[Data to examine]

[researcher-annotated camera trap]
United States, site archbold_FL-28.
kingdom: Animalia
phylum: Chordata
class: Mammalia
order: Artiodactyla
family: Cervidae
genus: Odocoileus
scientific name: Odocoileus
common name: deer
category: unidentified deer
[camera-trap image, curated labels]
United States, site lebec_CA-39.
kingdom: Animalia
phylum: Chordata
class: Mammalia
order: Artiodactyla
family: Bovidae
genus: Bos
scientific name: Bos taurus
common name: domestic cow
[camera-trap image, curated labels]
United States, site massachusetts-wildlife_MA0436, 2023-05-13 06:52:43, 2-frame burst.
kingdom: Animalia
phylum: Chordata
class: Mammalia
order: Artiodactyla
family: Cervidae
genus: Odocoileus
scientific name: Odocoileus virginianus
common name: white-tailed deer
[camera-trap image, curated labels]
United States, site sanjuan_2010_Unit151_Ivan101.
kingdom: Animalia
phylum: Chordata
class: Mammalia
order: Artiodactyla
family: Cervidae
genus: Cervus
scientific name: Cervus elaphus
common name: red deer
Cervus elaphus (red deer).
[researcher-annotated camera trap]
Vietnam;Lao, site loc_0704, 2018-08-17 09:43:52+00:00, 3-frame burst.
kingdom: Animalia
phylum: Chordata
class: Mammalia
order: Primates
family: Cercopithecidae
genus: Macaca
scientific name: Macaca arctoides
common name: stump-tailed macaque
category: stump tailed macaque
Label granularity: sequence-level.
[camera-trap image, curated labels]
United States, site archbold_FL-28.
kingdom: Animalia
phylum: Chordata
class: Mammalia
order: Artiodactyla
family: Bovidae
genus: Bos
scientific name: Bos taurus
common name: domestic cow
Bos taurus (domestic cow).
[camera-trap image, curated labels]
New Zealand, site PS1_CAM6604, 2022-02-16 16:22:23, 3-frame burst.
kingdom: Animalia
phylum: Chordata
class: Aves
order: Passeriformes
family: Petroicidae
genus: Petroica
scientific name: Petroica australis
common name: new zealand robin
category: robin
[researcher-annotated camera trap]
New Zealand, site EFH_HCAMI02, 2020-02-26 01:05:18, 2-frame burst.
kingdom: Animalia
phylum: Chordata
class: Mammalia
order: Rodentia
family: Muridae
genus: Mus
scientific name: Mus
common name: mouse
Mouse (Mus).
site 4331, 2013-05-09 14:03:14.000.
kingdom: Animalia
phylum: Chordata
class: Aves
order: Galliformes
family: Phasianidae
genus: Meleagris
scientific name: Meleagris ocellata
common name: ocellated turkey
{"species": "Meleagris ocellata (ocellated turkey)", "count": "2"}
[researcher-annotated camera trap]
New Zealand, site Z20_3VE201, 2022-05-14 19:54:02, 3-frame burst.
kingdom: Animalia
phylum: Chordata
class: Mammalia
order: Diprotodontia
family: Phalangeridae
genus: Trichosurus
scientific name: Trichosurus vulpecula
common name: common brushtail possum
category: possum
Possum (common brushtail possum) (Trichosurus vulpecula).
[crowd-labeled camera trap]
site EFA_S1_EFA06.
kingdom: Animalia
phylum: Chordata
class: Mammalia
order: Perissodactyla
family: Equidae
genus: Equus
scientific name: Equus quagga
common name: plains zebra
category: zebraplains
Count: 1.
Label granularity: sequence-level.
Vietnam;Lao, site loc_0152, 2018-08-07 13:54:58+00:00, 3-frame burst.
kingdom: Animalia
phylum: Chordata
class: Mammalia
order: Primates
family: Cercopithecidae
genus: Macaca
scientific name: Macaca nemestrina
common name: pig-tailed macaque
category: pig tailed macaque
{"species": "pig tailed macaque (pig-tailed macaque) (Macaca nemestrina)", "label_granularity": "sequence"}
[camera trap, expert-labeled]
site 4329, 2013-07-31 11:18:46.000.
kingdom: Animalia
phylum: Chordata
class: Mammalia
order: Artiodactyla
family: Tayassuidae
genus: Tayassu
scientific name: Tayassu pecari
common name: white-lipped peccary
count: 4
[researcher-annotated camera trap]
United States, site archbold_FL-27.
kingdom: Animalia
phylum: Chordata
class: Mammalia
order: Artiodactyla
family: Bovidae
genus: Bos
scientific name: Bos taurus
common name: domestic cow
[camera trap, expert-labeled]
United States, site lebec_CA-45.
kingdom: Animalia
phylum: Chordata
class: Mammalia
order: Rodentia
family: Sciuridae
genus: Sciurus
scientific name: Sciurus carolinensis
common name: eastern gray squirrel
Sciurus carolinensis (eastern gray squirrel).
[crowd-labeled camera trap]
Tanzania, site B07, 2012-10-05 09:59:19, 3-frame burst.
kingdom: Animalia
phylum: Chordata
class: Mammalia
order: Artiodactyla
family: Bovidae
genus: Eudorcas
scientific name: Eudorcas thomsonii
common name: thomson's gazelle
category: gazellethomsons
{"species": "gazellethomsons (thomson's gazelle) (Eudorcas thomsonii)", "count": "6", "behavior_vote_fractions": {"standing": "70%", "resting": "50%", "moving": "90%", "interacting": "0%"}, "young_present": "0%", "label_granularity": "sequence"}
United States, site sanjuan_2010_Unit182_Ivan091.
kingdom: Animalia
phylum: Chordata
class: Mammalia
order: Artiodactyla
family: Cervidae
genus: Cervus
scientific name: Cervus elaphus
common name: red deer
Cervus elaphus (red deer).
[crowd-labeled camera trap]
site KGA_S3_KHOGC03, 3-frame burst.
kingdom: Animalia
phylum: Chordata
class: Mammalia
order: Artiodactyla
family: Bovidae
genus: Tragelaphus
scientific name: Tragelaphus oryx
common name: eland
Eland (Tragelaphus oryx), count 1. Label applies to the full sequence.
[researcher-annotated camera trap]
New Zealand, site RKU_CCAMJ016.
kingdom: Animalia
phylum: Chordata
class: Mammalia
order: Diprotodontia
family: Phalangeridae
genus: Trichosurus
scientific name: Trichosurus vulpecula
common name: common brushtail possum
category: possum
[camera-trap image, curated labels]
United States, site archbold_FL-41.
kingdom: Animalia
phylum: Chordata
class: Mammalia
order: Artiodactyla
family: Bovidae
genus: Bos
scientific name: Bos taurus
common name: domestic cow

[/Data to examine]

What to work on >> Return each entry from the material above exactly as it appears.

Exercise answer >>
[researcher-annotated camera trap]
United States, site archbold_FL-28.
kingdom: Animalia
phylum: Chordata
class: Mammalia
order: Artiodactyla
family: Cervidae
genus: Odocoileus
scientific name: Odocoileus
common name: deer
category: unidentified deer
[camera-trap image, curated labels]
United States, site lebec_CA-39.
kingdom: Animalia
phylum: Chordata
class: Mammalia
order: Artiodactyla
family: Bovidae
genus: Bos
scientific name: Bos taurus
common name: domestic cow
[camera-trap image, curated labels]
United States, site massachusetts-wildlife_MA0436, 2023-05-13 06:52:43, 2-frame burst.
kingdom: Animalia
phylum: Chordata
class: Mammalia
order: Artiodactyla
family: Cervidae
genus: Odocoileus
scientific name: Odocoileus virginianus
common name: white-tailed deer
[camera-trap image, curated labels]
United States, site sanjuan_2010_Unit151_Ivan101.
kingdom: Animalia
phylum: Chordata
class: Mammalia
order: Artiodactyla
family: Cervidae
genus: Cervus
scientific name: Cervus elaphus
common name: red deer
Cervus elaphus (red deer).
[researcher-annotated camera trap]
Vietnam;Lao, site loc_0704, 2018-08-17 09:43:52+00:00, 3-frame burst.
kingdom: Animalia
phylum: Chordata
class: Mammalia
order: Primates
family: Cercopithecidae
genus: Macaca
scientific name: Macaca arctoides
common name: stump-tailed macaque
category: stump tailed macaque
Label granularity: sequence-level.
[camera-trap image, curated labels]
United States, site archbold_FL-28.
kingdom: Animalia
phylum: Chordata
class: Mammalia
order: Artiodactyla
family: Bovidae
genus: Bos
scientific name: Bos taurus
common name: domestic cow
Bos taurus (domestic cow).
[camera-trap image, curated labels]
New Zealand, site PS1_CAM6604, 2022-02-16 16:22:23, 3-frame burst.
kingdom: Animalia
phylum: Chordata
class: Aves
order: Passeriformes
family: Petroicidae
genus: Petroica
scientific name: Petroica australis
common name: new zealand robin
category: robin
[researcher-annotated camera trap]
New Zealand, site EFH_HCAMI02, 2020-02-26 01:05:18, 2-frame burst.
kingdom: Animalia
phylum: Chordata
class: Mammalia
order: Rodentia
family: Muridae
genus: Mus
scientific name: Mus
common name: mouse
Mouse (Mus).
site 4331, 2013-05-09 14:03:14.000.
kingdom: Animalia
phylum: Chordata
class: Aves
order: Galliformes
family: Phasianidae
genus: Meleagris
scientific name: Meleagris ocellata
common name: ocellated turkey
{"species": "Meleagris ocellata (ocellated turkey)", "count": "2"}
[researcher-annotated camera trap]
New Zealand, site Z20_3VE201, 2022-05-14 19:54:02, 3-frame burst.
kingdom: Animalia
phylum: Chordata
class: Mammalia
order: Diprotodontia
family: Phalangeridae
genus: Trichosurus
scientific name: Trichosurus vulpecula
common name: common brushtail possum
category: possum
Possum (common brushtail possum) (Trichosurus vulpecula).
[crowd-labeled camera trap]
site EFA_S1_EFA06.
kingdom: Animalia
phylum: Chordata
class: Mammalia
order: Perissodactyla
family: Equidae
genus: Equus
scientific name: Equus quagga
common name: plains zebra
category: zebraplains
Count: 1.
Label granularity: sequence-level.
Vietnam;Lao, site loc_0152, 2018-08-07 13:54:58+00:00, 3-frame burst.
kingdom: Animalia
phylum: Chordata
class: Mammalia
order: Primates
family: Cercopithecidae
genus: Macaca
scientific name: Macaca nemestrina
common name: pig-tailed macaque
category: pig tailed macaque
{"species": "pig tailed macaque (pig-tailed macaque) (Macaca nemestrina)", "label_granularity": "sequence"}
[camera trap, expert-labeled]
site 4329, 2013-07-31 11:18:46.000.
kingdom: Animalia
phylum: Chordata
class: Mammalia
order: Artiodactyla
family: Tayassuidae
genus: Tayassu
scientific name: Tayassu pecari
common name: white-lipped peccary
count: 4
[researcher-annotated camera trap]
United States, site archbold_FL-27.
kingdom: Animalia
phylum: Chordata
class: Mammalia
order: Artiodactyla
family: Bovidae
genus: Bos
scientific name: Bos taurus
common name: domestic cow
[camera trap, expert-labeled]
United States, site lebec_CA-45.
kingdom: Animalia
phylum: Chordata
class: Mammalia
order: Rodentia
family: Sciuridae
genus: Sciurus
scientific name: Sciurus carolinensis
common name: eastern gray squirrel
Sciurus carolinensis (eastern gray squirrel).
[crowd-labeled camera trap]
Tanzania, site B07, 2012-10-05 09:59:19, 3-frame burst.
kingdom: Animalia
phylum: Chordata
class: Mammalia
order: Artiodactyla
family: Bovidae
genus: Eudorcas
scientific name: Eudorcas thomsonii
common name: thomson's gazelle
category: gazellethomsons
{"species": "gazellethomsons (thomson's gazelle) (Eudorcas thomsonii)", "count": "6", "behavior_vote_fractions": {"standing": "70%", "resting": "50%", "moving": "90%", "interacting": "0%"}, "young_present": "0%", "label_granularity": "sequence"}
United States, site sanjuan_2010_Unit182_Ivan091.
kingdom: Animalia
phylum: Chordata
class: Mammalia
order: Artiodactyla
family: Cervidae
genus: Cervus
scientific name: Cervus elaphus
common name: red deer
Cervus elaphus (red deer).
[crowd-labeled camera trap]
site KGA_S3_KHOGC03, 3-frame burst.
kingdom: Animalia
phylum: Chordata
class: Mammalia
order: Artiodactyla
family: Bovidae
genus: Tragelaphus
scientific name: Tragelaphus oryx
common name: eland
Eland (Tragelaphus oryx), count 1. Label applies to the full sequence.
[researcher-annotated camera trap]
New Zealand, site RKU_CCAMJ016.
kingdom: Animalia
phylum: Chordata
class: Mammalia
order: Diprotodontia
family: Phalangeridae
genus: Trichosurus
scientific name: Trichosurus vulpecula
common name: common brushtail possum
category: possum
[camera-trap image, curated labels]
United States, site archbold_FL-41.
kingdom: Animalia
phylum: Chordata
class: Mammalia
order: Artiodactyla
family: Bovidae
genus: Bos
scientific name: Bos taurus
common name: domestic cow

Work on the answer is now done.